- [SOURCE DOCUMENT]
● ● ● ● ●

OKlibrary  0.2.1.6
general.hpp File Reference

Plans for the super-module for collecting data (not tools, but actual data) More...

Go to the source code of this file.


Detailed Description

Plans for the super-module for collecting data (not tools, but actual data)

Todo:
Structure
  • DONE (well-established now) Is the name "Investigations" right?
  • DONE (well-established now) Is the part Experimentation the right part?
  • How shall we present the data?
Todo:
Rerun time-sensitive experiments WHAT IS THE STATUS OF THIS?
  • On older versions of the 32-bit linux-kernel, <= 2.6.35.6, there is bug which causes "user time" to be misreported as "system time" for CPU intensive processes which take more than ~40s. See https://bugzilla.kernel.org/show_bug.cgi?id=16559 and https://bugzilla.redhat.com/show_bug.cgi?id=633037 .
  • As most SAT solvers report the "user time" from the "getrusage" function in the GNU C libraries, this results in solvers reporting the wrong time duration for solving.
  • This bug was evident and caused wrong solver times to be reported with some AES experiments; see commit dec0020519c4053f1b421e059d6bcb94ab753a67.
  • Non-trivial experiments, where time is an important consideration should be rerun:
    • All in Cryptography/AdvancedEncryptionStandard/plans/.
    • All in Cryptography/DataEncryptionStandard/plans/.
    • This list must be expanded.

● ● ● ● ●

- [INFORMATION SUPPLIED]
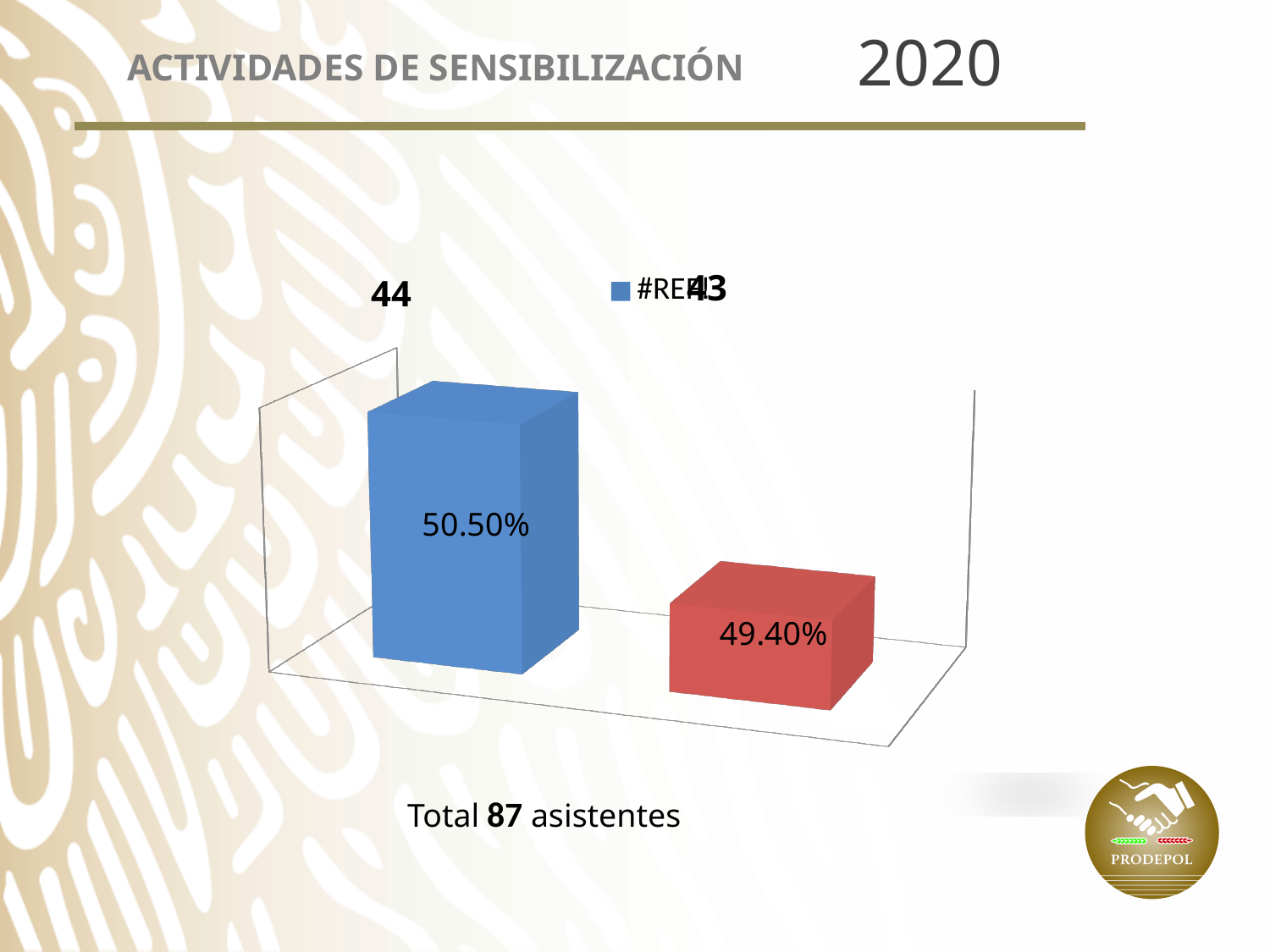
What colour is the taller bar in the chart? blue What total number of attendees (asistentes) is stated below the chart? 87 What is the difference between the percentage on the blue bar and the percentage on the red bar? 1.10% Is the value of the left (blue) bar larger or smaller than the value of the right (red) bar? larger What percentage is printed on the red bar? 49.40% What number is printed above the red bar? 43 What kind of chart is shown on the slide? bar chart What percentage is printed on the blue bar? 50.50% What number is printed above the blue bar? 44 How many bars does the chart show? 2 Which bar has the lower value, the blue one or the red one? the red bar Which bar has the higher value, the blue one or the red one? the blue bar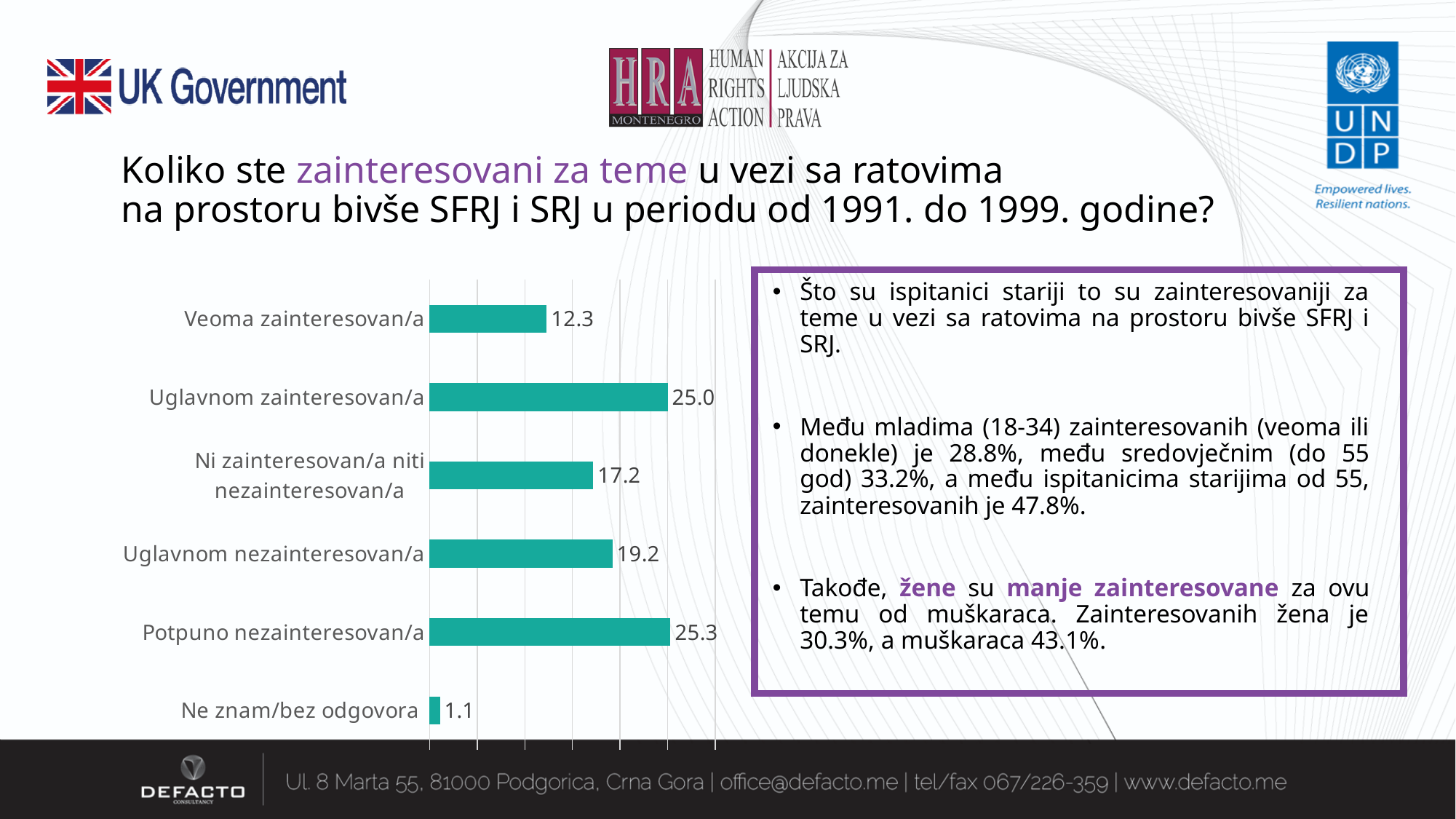
What is the value for "Potpuno nezainteresovan/a"? 25.3 What is the value for "Ni zainteresovan/a niti nezainteresovan/a"? 17.2 What is the value for "Ne znam/bez odgovora"? 1.1 What is the value for "Uglavnom zainteresovan/a"? 25.0 How many categories are shown in the chart? 6 What is the difference between the values for "Uglavnom zainteresovan/a" and "Veoma zainteresovan/a"? 12.7 What is the value for "Uglavnom nezainteresovan/a"? 19.2 What is the value for "Veoma zainteresovan/a"? 12.3 What kind of chart is shown on the slide? bar chart Which is larger, the value for "Uglavnom nezainteresovan/a" or the value for "Ni zainteresovan/a niti nezainteresovan/a"? Uglavnom nezainteresovan/a Which category has the highest value? Potpuno nezainteresovan/a Which category has the lowest value? Ne znam/bez odgovora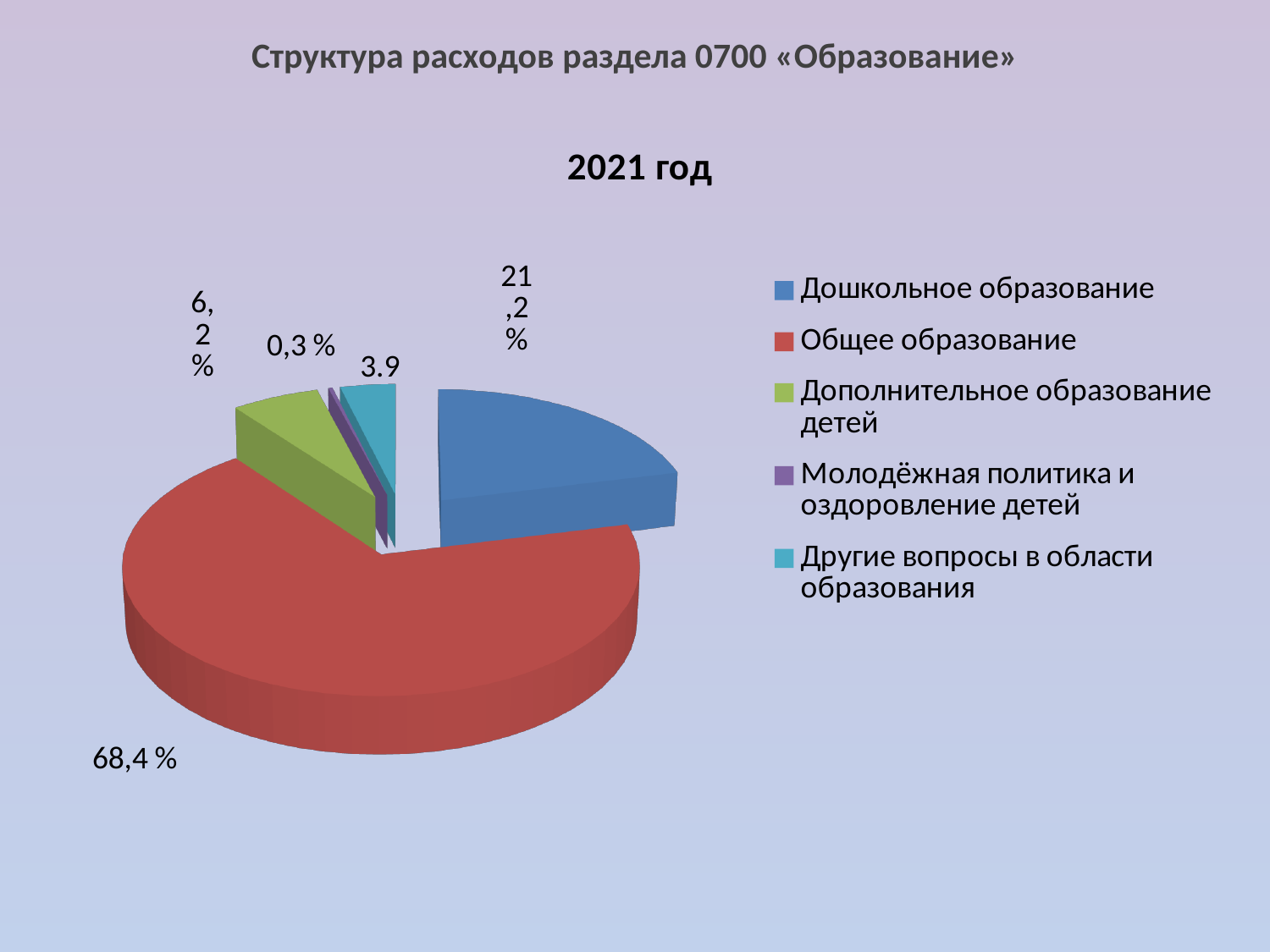
What is the chart's title? 2021 год Which category has the smallest share of the pie? Молодёжная политика и оздоровление детей How many categories does the legend list? 5 What is the value labelled for Другие вопросы в области образования? 3.9 What is the value for Дополнительное образование детей? 6,2 % Which is larger, Дошкольное образование or Дополнительное образование детей? Дошкольное образование What colour is the slice for Общее образование? red Which category has the largest share of the pie? Общее образование What is the value for Общее образование? 68,4 % What is the value for Дошкольное образование? 21,2 % What is the value for Молодёжная политика и оздоровление детей? 0,3 % What kind of chart is shown on the slide? pie chart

● ● ● ● ●

- [TO DO]
1. Answer from the general.hpp reference:
(a) Which kernel versions have the time-reporting bug?
(b) Which two directories are named as holding experiments that must all be rerun?
(c) What is the super-module meant to collect?
2. Carry on the general.hpp reference from its last line, keeping its todo-list style.
Nothing in the listing is needed for any task here.

- [EXPECTED RESPONSES]
1.
(a) Older versions of the 32-bit Linux kernel, 2.6.35.6 and earlier.
(b) Cryptography/AdvancedEncryptionStandard/plans/ and Cryptography/DataEncryptionStandard/plans/.
(c) Actual data, not tools.

2.
  • Safety measures:
    1. Time sensitive experiments could always be run with the "time" shell command to ensure that the solver reports the correct time.
    2. However "time" itself is an arcane tool, which disturbs the programs it shall observe.
    3. See http://stackoverflow.com/questions/7056700/what-is-an-elegant-way-that-a-shell-script-times-itself-really/ for some discussion and an alternative proposed by OK.
    4. So it seems best to only make probes, for new systems and new solvers, and also sporadically for all experiment series.
  • We also need documentation on issues such as this, and "best practices" for experimentation.
  • See also "Experiment scripts".
Todo:
Experiment scripts
  • We should provide docus containing a list of all experiment scripts used in the library.
  • In this way, when creating new experiment scripts one knows where to look for examples.
  • If the list is presented chronologically, one can also see the more recent examples of experiment scripts for more "up-to-date" practices.
  • In such docus, there is also scope for discussion of best practices and requirements for experiment scripts (experiment directories, uniqueness of directory name via "date", reproducability etc) and how to achieve these.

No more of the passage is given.